Document extract:
6/4 'What's the point of all this? Berkeley really should be a really
cool place to be a CS person, but it's usually not. If you're reading
this book, it's probably *your* responsibility to help make Berkeley a
cooler place to be. Even if you're just a CSUA member, or nonmember,
and not an officer or anything. It is important that people do stuff
that's for more than themselves, but the Berkeley computer science
community I have been witnessing is stuck in a deadlock of mutual
laziness and exhaustion.' - Jon Blow, from the CSUA log book
\_ I think the above is perhaps the single finest exposition of what
the CSUA should be about. -dans
\_ Your webpage is hillarious.
\_ The way you spell hilarious is hilarious. -dans
\_ laziness and exhaustion?
\_ whining aimlessly while trying to look like you care about
something unimportant or nonexistent like the "Berkeley computer
science community"? as soon as someone starts drooling about
a 'community' that's a keyword trigger that tells you it's ok
to tune out and think about something important.
\_ Like, perhaps, expanding your pr0n archive?
\_ That and anything else imaginable would be more meaningful
\_ Wow, I pity your sad, lonely, self-loathing existence -dans
\_ Wow, I pity your arrogant, sanctimonious, self-important
existance.
\_ Take a deep breath and repeat after me, "it's only school,
it's only school, it's only school". If you need the csua
to have some sort of great social meaning in order to
bring meaning to your own life then well, nevrmind, this
should be self evident. There's no such thing as the
"Berkeley computer science community". Most "communities"
don't exist. If they did they wouldn't require "work" to
keep them going. Think about it, genius.
\_ You, too, have missed the point. College, as an
experience, should be more than a process of getting a
good job. In blojo's POV, the CSUA should be part of a
better, smarter, more inventive, more mind expanding
computer experience. And ALL communities require work
to keep them going.
\_ The CSUA has had this problem since XCF split off from UCF and
the proliferation of affordable computing power. Without the
need for machine access, the CSUA falls back on a social agenda.
And since nerds by definition aren't social, it falls apart.

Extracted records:
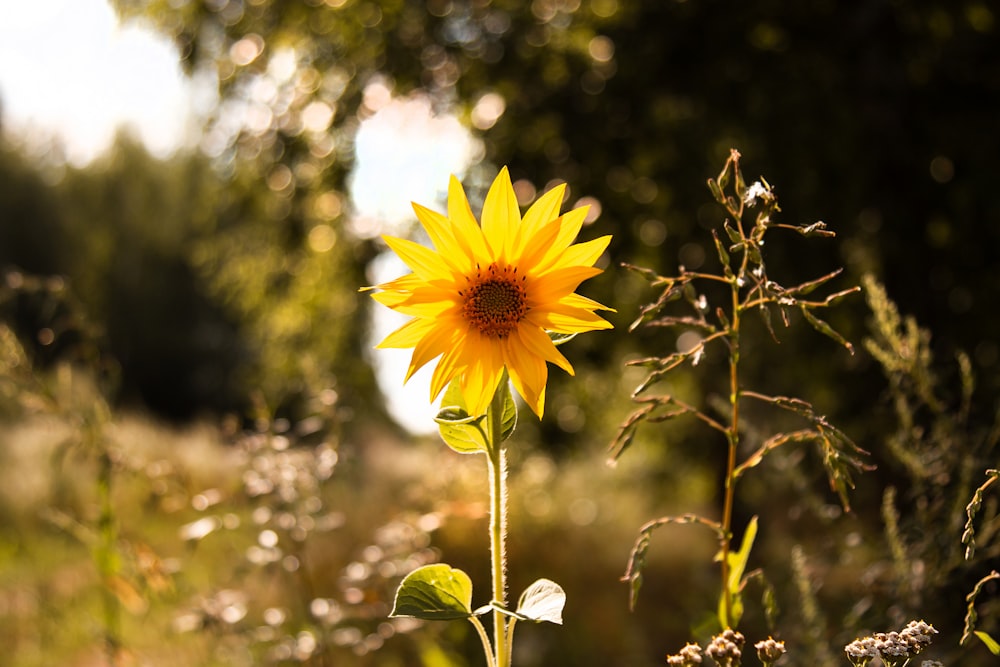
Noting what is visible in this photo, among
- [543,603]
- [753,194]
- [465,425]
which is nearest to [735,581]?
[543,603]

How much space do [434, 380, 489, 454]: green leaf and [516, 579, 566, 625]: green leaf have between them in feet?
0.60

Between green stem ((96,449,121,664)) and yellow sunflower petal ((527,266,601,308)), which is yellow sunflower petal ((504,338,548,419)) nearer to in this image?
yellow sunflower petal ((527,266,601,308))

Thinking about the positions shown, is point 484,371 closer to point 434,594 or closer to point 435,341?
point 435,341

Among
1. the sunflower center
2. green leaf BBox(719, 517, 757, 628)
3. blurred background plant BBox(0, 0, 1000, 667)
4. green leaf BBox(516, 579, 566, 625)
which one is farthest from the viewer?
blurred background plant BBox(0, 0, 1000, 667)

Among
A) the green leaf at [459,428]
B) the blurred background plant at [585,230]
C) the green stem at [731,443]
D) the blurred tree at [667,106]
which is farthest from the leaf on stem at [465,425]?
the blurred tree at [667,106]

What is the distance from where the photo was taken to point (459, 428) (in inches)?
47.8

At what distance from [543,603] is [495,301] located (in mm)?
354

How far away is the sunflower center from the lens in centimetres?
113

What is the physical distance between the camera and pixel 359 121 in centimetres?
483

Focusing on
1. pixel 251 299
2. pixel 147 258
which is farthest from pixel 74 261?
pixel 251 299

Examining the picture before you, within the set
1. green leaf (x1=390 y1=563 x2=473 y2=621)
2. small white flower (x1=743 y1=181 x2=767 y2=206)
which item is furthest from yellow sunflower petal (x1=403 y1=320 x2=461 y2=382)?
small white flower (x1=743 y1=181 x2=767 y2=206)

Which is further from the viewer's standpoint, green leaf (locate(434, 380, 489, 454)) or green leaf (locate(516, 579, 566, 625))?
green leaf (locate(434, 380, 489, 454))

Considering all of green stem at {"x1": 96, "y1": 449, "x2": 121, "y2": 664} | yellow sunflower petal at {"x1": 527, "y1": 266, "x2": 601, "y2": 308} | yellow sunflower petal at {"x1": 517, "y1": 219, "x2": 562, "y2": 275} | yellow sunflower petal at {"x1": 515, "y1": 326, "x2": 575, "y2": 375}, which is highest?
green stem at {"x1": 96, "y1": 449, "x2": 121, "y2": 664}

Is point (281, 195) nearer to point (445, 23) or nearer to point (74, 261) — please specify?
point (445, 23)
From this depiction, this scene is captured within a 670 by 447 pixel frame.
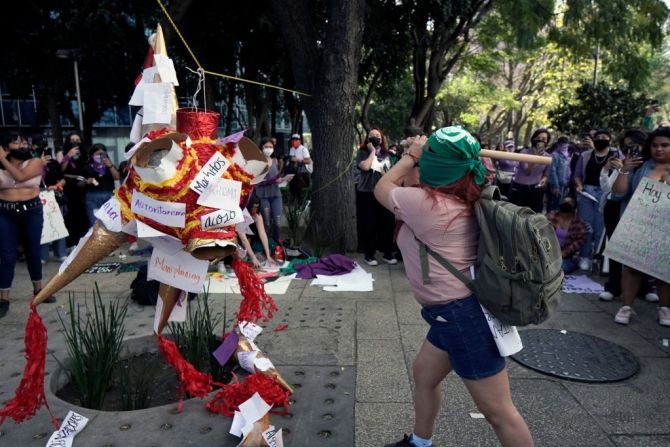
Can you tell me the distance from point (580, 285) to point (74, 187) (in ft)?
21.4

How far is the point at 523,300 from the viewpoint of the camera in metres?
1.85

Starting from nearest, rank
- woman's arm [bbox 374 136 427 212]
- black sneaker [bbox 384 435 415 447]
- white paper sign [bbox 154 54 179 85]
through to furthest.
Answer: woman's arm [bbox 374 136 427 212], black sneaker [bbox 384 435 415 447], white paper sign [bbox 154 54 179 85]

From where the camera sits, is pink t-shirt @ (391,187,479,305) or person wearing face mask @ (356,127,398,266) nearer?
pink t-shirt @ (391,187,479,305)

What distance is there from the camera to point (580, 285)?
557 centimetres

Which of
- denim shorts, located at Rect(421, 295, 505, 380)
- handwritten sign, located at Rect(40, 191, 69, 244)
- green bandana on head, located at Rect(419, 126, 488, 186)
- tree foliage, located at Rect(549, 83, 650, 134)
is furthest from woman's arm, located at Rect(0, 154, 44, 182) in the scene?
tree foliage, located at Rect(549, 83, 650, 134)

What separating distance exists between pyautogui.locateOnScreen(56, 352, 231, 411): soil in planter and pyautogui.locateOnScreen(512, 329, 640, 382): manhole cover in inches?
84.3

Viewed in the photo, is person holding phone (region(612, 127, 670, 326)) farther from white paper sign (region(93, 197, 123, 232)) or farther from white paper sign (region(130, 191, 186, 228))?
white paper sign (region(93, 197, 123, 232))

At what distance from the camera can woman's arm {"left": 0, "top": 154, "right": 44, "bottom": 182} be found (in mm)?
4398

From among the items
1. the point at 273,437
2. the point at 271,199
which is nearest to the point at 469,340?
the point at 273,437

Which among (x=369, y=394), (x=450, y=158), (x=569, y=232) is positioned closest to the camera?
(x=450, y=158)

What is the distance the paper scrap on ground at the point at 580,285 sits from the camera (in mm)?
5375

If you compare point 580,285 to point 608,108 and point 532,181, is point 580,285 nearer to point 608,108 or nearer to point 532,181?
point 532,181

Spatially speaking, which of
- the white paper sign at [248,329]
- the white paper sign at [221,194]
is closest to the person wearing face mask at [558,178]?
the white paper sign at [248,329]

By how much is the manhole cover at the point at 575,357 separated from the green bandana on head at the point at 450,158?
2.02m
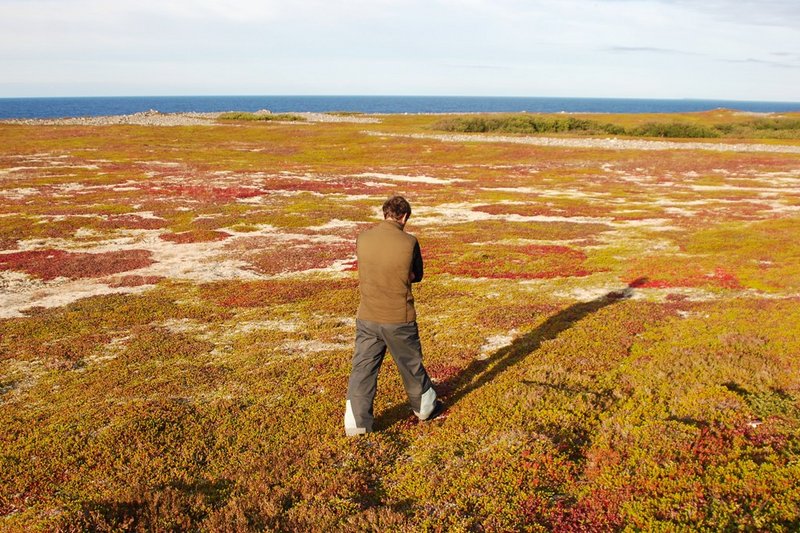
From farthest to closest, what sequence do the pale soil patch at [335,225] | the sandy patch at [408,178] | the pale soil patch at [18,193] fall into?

Required work:
- a) In the CSUA discussion thread, list the descriptions the reply beginning "You, too, have missed the point" gives for the computer experience the CSUA should be part of.
- b) Translate this sentence from the CSUA discussion thread into Spanish: "And ALL communities require work to keep them going."

Worked answers:
- a)
better
smarter
more inventive
more mind expanding

- b) Y TODAS las comunidades requieren trabajo para mantenerse en marcha.